ARC - BNNLab/BN_Group_Wiki GitHub Wiki

1. Introduction to ARC

ARC (advanced Research Computing) is the University of Leeds High Powered Computing (HPC) service and is used by researchers across the university for intensive computing tasks. In Chemistry, it is mainly using for Electronic Structure and Molecular Modeling e.g. DFT/Ab Initio calculations. The primary software we use is Gaussian 09. Gaussian 09 is available on ARC3 and ARC4.

General help and details of how to get access can be found here:

https://arc.leeds.ac.uk/

2. Linux

ARC3 and ARC4 are on a linux platform, everything has to be done from the command line, so look up basic linux commands e.g. making, editing and deleting files/folders before continuing!

Useful links:

Some beginners' introduction books for Linux can be found here:

3. BASH programming

The ability to use bash scripts to carry out file operations on ARC is essential for high throughput computational chemistry. The guide and tutorials can be found here:

https://tldp.org/HOWTO/Bash-Prog-Intro-HOWTO.html

4. Accessing ARC

After getting an account set up (see https://arc.leeds.ac.uk/), use the following to log in:

From a university computer, VPN or on University wifi networks:

ssh [[email protected]](mailto:[email protected])

From off-campus:

ssh [[email protected]](mailto:[email protected])

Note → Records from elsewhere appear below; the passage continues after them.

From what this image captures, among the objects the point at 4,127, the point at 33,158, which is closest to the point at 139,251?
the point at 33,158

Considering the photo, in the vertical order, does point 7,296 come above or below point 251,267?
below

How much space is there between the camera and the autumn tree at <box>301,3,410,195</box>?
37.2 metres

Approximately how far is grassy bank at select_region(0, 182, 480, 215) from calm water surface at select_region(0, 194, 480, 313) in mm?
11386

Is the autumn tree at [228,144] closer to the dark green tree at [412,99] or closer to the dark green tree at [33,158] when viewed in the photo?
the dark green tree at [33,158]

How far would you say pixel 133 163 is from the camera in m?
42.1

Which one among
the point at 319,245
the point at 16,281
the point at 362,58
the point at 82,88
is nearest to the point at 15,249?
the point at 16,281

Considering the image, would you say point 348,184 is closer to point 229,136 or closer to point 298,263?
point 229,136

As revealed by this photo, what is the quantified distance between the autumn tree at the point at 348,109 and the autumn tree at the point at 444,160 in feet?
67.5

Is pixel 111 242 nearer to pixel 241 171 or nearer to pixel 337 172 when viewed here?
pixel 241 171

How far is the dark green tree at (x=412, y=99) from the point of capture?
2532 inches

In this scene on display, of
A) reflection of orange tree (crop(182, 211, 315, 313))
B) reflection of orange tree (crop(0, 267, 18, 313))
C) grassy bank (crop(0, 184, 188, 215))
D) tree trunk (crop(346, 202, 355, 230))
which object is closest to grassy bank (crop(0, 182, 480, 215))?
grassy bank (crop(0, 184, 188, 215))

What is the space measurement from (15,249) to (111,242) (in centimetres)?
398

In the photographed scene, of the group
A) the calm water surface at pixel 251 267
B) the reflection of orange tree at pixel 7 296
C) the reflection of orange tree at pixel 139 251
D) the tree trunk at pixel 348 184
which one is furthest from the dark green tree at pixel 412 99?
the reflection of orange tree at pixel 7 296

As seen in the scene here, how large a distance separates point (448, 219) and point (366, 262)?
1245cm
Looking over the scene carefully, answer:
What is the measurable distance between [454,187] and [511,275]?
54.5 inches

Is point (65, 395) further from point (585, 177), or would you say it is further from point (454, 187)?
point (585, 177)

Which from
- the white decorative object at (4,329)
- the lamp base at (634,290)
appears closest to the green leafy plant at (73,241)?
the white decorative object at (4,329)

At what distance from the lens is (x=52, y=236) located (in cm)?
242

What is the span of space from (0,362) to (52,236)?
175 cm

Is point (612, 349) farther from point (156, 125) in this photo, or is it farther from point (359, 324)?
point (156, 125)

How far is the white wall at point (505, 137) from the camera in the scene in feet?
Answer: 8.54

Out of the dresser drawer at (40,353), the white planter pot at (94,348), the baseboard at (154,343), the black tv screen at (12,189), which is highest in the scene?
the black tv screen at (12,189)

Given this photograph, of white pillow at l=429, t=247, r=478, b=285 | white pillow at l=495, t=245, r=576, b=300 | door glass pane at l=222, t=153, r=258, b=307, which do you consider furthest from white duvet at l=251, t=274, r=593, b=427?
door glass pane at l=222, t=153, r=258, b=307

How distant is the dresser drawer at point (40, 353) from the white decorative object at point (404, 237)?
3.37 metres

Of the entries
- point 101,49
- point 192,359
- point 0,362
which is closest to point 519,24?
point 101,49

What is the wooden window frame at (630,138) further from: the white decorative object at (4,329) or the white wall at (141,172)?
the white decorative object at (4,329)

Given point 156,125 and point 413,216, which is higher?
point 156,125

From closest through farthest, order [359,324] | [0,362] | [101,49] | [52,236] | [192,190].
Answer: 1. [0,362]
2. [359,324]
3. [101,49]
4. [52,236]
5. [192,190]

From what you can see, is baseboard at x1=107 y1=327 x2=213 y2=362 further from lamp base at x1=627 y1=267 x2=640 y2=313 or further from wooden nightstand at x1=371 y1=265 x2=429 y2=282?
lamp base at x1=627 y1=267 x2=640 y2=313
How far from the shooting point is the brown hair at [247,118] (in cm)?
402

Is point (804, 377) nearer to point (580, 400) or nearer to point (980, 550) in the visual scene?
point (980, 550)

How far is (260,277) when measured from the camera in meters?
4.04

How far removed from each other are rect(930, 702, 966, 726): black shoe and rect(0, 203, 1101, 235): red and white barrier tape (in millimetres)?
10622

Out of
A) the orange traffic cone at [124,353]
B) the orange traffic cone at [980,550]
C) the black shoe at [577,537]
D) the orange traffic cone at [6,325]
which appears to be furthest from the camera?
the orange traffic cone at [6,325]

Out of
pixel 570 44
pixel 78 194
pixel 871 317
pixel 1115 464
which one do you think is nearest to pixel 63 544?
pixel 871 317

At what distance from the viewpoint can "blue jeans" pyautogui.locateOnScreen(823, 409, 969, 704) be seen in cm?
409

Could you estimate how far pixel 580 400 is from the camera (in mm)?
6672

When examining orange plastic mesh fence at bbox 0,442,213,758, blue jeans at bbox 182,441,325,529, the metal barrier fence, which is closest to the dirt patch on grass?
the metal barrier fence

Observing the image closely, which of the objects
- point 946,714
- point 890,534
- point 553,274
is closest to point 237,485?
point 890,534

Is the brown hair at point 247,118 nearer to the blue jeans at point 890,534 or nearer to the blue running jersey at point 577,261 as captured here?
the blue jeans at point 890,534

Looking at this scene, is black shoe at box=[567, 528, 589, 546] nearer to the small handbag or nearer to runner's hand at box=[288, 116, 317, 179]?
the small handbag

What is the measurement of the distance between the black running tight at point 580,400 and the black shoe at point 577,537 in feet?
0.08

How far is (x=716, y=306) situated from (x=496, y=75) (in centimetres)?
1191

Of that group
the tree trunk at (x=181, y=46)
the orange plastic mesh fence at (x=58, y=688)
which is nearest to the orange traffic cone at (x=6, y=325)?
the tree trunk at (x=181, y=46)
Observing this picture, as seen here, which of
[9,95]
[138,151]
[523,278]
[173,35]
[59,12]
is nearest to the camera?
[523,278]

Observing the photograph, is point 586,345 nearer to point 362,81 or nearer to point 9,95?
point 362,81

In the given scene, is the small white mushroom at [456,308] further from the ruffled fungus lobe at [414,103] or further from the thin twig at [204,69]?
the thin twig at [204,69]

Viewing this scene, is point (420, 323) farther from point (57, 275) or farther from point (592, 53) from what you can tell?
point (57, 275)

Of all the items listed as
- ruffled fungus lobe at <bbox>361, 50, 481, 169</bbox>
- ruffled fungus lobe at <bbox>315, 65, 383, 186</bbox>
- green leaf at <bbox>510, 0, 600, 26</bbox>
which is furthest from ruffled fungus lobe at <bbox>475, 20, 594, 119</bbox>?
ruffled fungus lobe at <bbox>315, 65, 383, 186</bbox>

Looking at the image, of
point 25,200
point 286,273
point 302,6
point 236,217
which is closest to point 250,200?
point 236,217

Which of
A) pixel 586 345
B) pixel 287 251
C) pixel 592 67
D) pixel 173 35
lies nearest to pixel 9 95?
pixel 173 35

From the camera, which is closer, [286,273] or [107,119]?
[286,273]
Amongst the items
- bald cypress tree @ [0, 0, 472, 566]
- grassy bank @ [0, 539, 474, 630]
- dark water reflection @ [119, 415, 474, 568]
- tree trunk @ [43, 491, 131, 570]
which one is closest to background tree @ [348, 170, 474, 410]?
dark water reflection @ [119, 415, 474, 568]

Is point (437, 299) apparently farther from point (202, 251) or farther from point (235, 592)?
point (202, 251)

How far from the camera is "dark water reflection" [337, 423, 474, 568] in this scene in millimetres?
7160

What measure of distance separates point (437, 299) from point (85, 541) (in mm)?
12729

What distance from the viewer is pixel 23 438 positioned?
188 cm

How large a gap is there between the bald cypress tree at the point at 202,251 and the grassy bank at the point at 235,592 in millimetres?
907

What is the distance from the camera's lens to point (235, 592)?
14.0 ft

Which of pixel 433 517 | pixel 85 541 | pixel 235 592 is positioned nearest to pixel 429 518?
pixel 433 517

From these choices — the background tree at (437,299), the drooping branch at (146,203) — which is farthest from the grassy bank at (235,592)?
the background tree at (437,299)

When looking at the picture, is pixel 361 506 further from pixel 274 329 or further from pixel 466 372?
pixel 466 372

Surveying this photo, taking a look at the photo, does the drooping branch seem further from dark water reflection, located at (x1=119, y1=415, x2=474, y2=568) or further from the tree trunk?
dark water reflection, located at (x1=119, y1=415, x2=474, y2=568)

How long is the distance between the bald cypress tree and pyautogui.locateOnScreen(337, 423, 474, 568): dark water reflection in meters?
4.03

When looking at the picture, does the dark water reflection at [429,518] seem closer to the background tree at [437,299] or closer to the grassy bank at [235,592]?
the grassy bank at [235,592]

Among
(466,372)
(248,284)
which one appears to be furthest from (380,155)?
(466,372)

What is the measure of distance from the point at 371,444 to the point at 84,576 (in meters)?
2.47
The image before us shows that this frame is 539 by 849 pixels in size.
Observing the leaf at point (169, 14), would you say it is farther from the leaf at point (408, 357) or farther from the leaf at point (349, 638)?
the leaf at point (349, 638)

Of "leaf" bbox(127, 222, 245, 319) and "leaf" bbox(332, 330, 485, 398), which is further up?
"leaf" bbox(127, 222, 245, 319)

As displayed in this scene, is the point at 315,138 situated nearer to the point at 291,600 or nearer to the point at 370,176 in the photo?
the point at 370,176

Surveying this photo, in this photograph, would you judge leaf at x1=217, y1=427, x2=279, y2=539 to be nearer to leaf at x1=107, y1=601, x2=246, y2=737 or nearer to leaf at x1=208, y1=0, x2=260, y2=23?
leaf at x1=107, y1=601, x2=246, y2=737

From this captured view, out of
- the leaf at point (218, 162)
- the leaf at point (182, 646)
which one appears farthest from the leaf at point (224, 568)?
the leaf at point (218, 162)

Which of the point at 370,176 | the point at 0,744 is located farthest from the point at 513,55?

5. Uploading/downloading between OneDrive and ARC

For instructions on uploading/downloading large files between OneDrive and ARC4, take a look at the video below.

https://web.microsoftstream.com/video/ae085b90-445a-4382-be50-52418dae6c98 

The webpage itself can be found at:

https://foqueiroz.github.io/web/public/arc/index.html

6. Batch Queuing with Task Arrays

In many cases you want to run many almost identical jobs simultaneously, usually running the same program many times but changing the input data or some argument or parameter. One possible solution is to write a Python script to create all the qsub (sh) files and then write a BASH script to execute them. This is very time consuming and might end up submitting many more jobs to the queue than you actually need to, often taking many hours to submit 10,000's of jobs and requiring you to stay connected to ARC the entire time.

Using a task array allows you to only submit one job to the queue containing all the required jobs. Meaning you only need to produce one sh file instead of 1000's. It also only appears as one job in your job queue.

An example task array (submit.sh) is shown below for submission of a set of 25,000+ ORCA jobs:

#$ -cwd -V 
#$ -l h_vmem=1G 
#$ -l h_rt=48:00:00 
#$ -pe smp 4 
#$ -m be 

job=$(sed -n ${ SGE_TASK_ID} p dirlist.txt) 
/home/home02/pmmass/orca/orca "${ job} " > "${ job%.*} .out"

where each job is taken from a text file, "dirlist.txt" containing one line for each job name. This list can be easily generated by running the following command in the required directory:

ls > dirlist.txt

or for all .txt files:

ls *.txt > dirlist.txt

for all directories:

ls -d * > dirlist.txt

To test the array run:

qsub -t 1 submit.sh

this will submit the first job in the .txt file and should be used to test if the script is working correctly. 

To submit all jobs run:

qsub -t 1-$(wc -l < dirlist.txt) submit.sh

this will submit all tasks where the number of tasks is the number of lines in the .txt file.

In this example all jobs will be run with 4 CPU cores, 1GB of memory and 48h of time. The final line can be changed based on the job/software you wish to run.

Once submitted, you should see a single job in the queue, along with a number alongside it showing how many tasks it has yet to complete. Running tasks should also appear separately in qstat.